Quoted passage
Re: TSearch2 / German compound words / UTF-8

From: Alexander Presber <aljoscha(at)weisshuhn(dot)de>
To: pgsql-general(at)postgresql(dot)org
Subject: Re: TSearch2 / German compound words / UTF-8
Date: 2006-01-27 14:11:13
Message-ID: 6AC64576-AEB6-47C0-AA8C-0242F9296BEA@weisshuhn.de
Views: Raw Message | Whole Thread | Download mbox | Resend email
Thread:
Lists: pgsql-general

>> Tsearch/isepll is not able to break this word into parts, because
>> of the "s" in "Produktion/s/intervall". Misspelling the word as
>> "Produktionintervall" fixes it:
> It should be affixes marked as 'affix in middle of compound word',
> Flag is '~', example look in norsk dictionary:
>
> flag ~\\:
> [^S] > S #~ advarsel > advarsels-
>
> BTW, we develop and debug compound word support on norsk
> (norwegian) dictionary, so look for example there. But we don't
> know Norwegian, norwegians helped us :)

Tasks to carry out
1. Can you recast the entries, everything from the line containing "Looking at the picture" down to the end of the entries, as a Markdown table with columns headed "No." and "Line", skipping blank lines and leaving the pictures out?
2. How would the mailing-list reply on TSearch2 and German compound words go on from its last line?

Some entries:
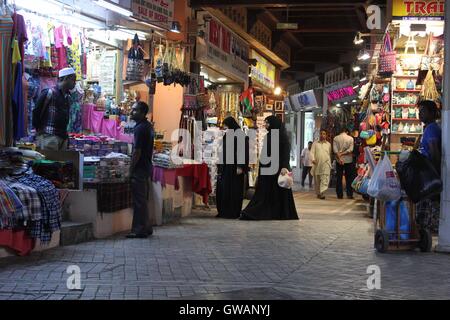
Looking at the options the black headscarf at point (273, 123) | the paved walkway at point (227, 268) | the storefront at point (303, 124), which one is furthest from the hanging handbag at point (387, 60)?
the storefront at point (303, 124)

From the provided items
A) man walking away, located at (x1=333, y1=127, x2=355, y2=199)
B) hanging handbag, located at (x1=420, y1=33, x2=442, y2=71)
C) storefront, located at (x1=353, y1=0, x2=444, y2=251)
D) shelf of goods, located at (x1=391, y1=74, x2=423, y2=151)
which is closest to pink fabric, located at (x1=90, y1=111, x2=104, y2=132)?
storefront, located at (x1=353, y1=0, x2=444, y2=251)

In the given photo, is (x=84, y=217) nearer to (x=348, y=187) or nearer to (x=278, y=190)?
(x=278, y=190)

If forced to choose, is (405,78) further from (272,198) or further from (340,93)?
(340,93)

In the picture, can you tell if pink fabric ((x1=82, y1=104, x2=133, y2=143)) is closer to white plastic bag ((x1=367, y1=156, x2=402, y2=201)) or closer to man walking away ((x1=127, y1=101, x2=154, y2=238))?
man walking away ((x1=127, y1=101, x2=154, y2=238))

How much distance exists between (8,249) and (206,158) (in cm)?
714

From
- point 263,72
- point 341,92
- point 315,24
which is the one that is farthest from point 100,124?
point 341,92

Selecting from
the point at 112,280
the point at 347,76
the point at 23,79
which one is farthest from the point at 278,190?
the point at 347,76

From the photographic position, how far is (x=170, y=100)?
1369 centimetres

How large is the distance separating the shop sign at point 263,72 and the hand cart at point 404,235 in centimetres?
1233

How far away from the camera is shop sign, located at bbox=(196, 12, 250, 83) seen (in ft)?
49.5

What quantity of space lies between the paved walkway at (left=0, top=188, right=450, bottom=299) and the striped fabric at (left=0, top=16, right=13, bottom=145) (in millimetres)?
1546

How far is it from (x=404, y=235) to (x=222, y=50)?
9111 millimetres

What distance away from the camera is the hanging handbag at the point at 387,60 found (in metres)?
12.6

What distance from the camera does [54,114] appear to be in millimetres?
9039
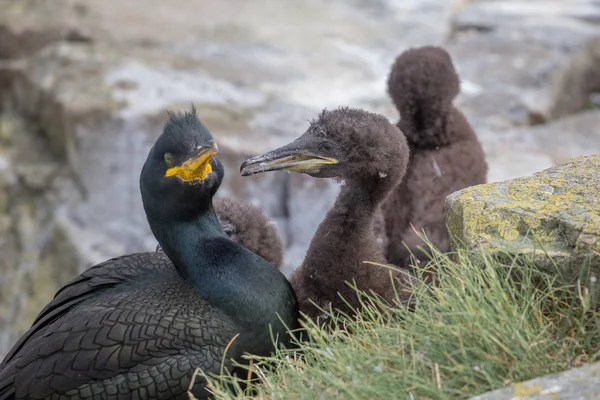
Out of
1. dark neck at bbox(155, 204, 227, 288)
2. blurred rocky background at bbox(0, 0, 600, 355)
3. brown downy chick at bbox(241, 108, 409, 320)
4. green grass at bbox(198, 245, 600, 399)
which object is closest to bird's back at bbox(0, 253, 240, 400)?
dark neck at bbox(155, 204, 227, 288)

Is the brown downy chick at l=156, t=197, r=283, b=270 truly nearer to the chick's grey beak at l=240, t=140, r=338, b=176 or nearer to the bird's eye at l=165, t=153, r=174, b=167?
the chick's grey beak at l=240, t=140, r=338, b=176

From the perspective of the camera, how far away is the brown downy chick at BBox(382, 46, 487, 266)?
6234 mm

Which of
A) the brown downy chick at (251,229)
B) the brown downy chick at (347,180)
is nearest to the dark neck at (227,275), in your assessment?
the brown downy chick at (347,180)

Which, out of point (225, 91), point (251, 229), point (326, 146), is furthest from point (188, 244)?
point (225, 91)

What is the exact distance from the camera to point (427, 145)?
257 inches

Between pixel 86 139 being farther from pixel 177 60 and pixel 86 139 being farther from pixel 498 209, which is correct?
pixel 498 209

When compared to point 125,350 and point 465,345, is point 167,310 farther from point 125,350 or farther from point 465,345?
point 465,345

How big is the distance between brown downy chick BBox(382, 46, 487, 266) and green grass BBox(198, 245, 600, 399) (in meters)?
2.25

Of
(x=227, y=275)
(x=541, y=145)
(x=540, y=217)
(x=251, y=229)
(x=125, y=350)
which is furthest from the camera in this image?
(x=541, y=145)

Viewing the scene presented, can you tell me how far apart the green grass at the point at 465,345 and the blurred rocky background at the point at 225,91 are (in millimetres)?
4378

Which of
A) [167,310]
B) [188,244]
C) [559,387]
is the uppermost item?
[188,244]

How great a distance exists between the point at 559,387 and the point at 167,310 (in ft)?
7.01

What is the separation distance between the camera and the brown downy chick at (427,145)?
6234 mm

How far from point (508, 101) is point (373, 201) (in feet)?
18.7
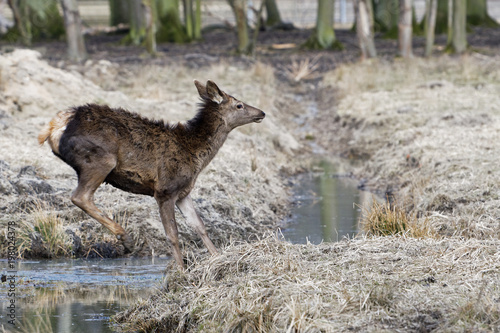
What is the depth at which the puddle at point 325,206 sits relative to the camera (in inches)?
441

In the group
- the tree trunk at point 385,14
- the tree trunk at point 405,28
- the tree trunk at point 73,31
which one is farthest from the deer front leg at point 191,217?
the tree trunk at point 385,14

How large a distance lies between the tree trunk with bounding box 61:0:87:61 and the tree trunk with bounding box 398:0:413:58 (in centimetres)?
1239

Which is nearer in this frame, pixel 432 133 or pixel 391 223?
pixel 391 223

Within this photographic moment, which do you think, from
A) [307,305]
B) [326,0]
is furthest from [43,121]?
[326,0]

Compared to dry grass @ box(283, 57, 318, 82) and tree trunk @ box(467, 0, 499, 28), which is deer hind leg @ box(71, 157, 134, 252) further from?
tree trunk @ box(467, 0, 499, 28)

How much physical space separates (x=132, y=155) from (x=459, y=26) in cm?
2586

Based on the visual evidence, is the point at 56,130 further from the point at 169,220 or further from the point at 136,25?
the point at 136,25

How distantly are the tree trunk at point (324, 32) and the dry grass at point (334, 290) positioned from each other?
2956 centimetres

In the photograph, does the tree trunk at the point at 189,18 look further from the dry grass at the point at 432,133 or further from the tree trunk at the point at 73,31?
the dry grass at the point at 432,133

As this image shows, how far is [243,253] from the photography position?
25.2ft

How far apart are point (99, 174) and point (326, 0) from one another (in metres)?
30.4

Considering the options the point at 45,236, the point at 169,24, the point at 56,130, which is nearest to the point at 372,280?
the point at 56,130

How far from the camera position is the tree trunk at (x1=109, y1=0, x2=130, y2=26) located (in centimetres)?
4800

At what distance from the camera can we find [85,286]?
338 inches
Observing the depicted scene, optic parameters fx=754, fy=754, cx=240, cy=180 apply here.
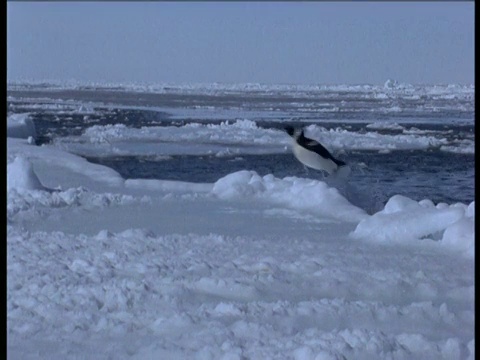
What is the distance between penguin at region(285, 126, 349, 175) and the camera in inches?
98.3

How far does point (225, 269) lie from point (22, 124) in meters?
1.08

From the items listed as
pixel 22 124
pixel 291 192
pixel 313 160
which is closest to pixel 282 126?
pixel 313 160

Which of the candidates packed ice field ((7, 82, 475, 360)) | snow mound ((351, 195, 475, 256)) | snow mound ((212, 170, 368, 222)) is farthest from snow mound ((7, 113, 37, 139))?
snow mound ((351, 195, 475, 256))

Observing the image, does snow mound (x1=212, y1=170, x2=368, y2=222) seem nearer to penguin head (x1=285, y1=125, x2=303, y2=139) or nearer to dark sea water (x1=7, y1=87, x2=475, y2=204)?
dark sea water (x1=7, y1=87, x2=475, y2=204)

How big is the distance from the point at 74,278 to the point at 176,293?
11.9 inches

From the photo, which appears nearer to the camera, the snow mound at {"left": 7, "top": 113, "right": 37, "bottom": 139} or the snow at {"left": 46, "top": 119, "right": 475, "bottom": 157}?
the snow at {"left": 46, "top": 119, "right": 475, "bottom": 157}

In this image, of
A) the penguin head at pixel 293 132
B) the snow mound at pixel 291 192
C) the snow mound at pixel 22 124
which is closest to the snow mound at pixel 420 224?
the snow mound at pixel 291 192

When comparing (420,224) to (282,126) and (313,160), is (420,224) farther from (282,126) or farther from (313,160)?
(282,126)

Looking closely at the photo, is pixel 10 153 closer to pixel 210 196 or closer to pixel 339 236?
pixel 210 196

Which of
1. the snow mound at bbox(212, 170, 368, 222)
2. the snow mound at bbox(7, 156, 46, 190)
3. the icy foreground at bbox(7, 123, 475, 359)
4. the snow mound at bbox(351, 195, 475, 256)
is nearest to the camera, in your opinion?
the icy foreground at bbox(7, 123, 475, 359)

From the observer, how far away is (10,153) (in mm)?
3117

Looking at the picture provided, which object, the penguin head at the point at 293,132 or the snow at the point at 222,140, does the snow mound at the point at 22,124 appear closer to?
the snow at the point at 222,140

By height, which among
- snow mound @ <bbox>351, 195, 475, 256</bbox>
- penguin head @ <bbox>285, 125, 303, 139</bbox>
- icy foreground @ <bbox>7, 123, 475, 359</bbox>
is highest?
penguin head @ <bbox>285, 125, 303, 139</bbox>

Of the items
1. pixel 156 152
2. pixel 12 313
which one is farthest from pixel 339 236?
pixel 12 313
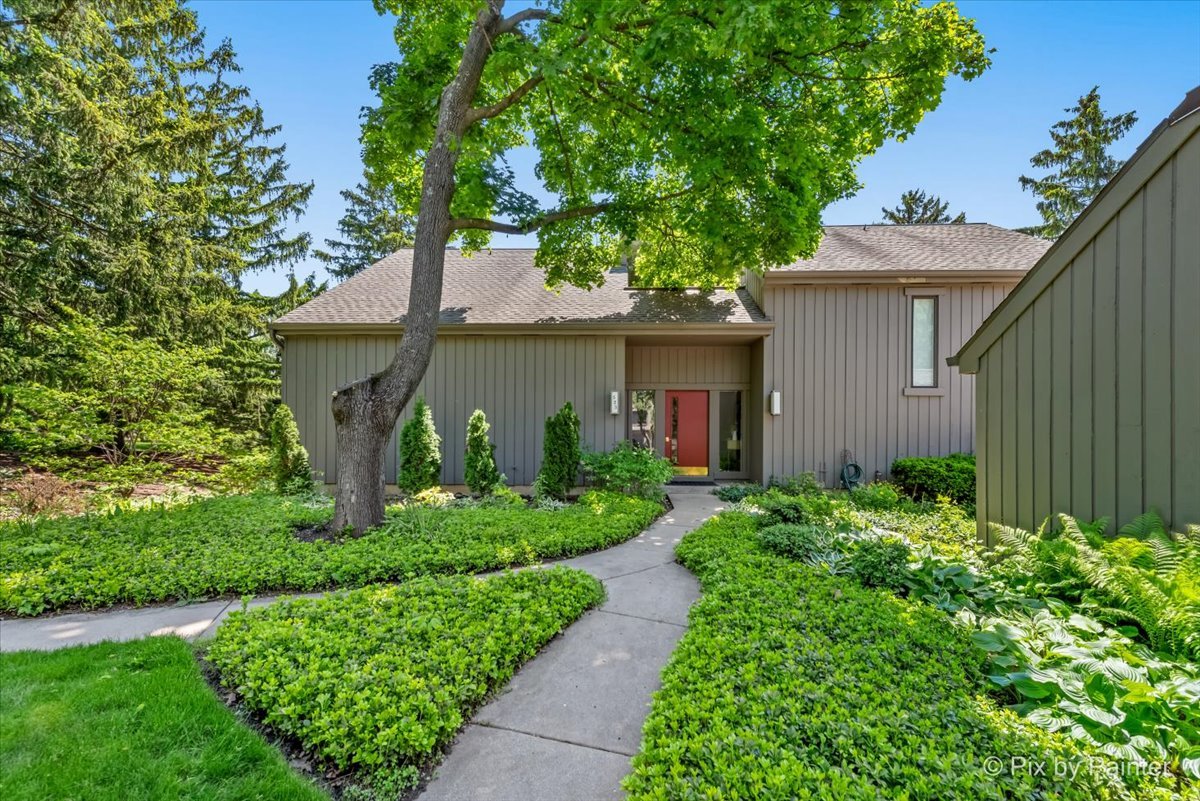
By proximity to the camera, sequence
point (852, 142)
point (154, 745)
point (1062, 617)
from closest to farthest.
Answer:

Answers to the exercise
1.
| No. | Line |
|---|---|
| 1 | Looking at the picture provided, which object, the penguin head at the point at 293,132 or the snow at the point at 222,140, does the snow mound at the point at 22,124 appear closer to? |
| 2 | the snow at the point at 222,140 |
| 3 | By height, which among |
| 4 | - snow mound @ <bbox>351, 195, 475, 256</bbox> |
| 5 | - penguin head @ <bbox>285, 125, 303, 139</bbox> |
| 6 | - icy foreground @ <bbox>7, 123, 475, 359</bbox> |
| 7 | is highest? |
| 8 | penguin head @ <bbox>285, 125, 303, 139</bbox> |
| 9 | Of the items |
| 10 | 1. pixel 156 152 |
| 11 | 2. pixel 12 313 |
| 12 | which one is farthest from pixel 339 236? |
| 13 | pixel 12 313 |
| 14 | By proximity to the camera, sequence |
| 15 | point (852, 142) |
| 16 | point (154, 745) |
| 17 | point (1062, 617) |
| 18 | from closest to farthest. |
| 19 | Answer: |

2.
Hello everyone!

I cannot get this to work. Neither in a german version, nor with the
norwegian example supplied on the tsearch website.
That means, just like Hannes I can get compound word support without
inserted 's' in german and norwegian:
"Vertragstrafe" works, but not "Vertragsstrafe", which is the right
Form.

So I tried it the other way around: My dictionary consists of two words:

---
vertrag/zs
strafe/z
---

My affixes file just switches on compounds and allows for s-insertion
as described in the norwegian tutorial:

---
compoundwords controlled z
suffixes
flag s:
[^S] > S # endet nicht auf "s": "s" anfuegen und in
compound-check ("Recht" > "Rechts-")
---

ts_debug yields:

tstest=# SELECT tsearch2.ts_debug('vertragstrafe strafevertrag
vertragsstrafe');
ts_debug
------------------------------------------------------------------------
-------------
(german,lword,"Latin
word",vertragstrafe,"{ispell_de,simple}","'strafe' 'vertrag'")
(german,lword,"Latin
word",strafevertrag,"{ispell_de,simple}","'strafe' 'vertrag'")
(german,lword,"Latin
word",vertragsstrafe,"{ispell_de,simple}",'vertragsstrafe')
(3 Zeilen)

I would say, the ispell compound support does not honor the s-Flag in
compounds.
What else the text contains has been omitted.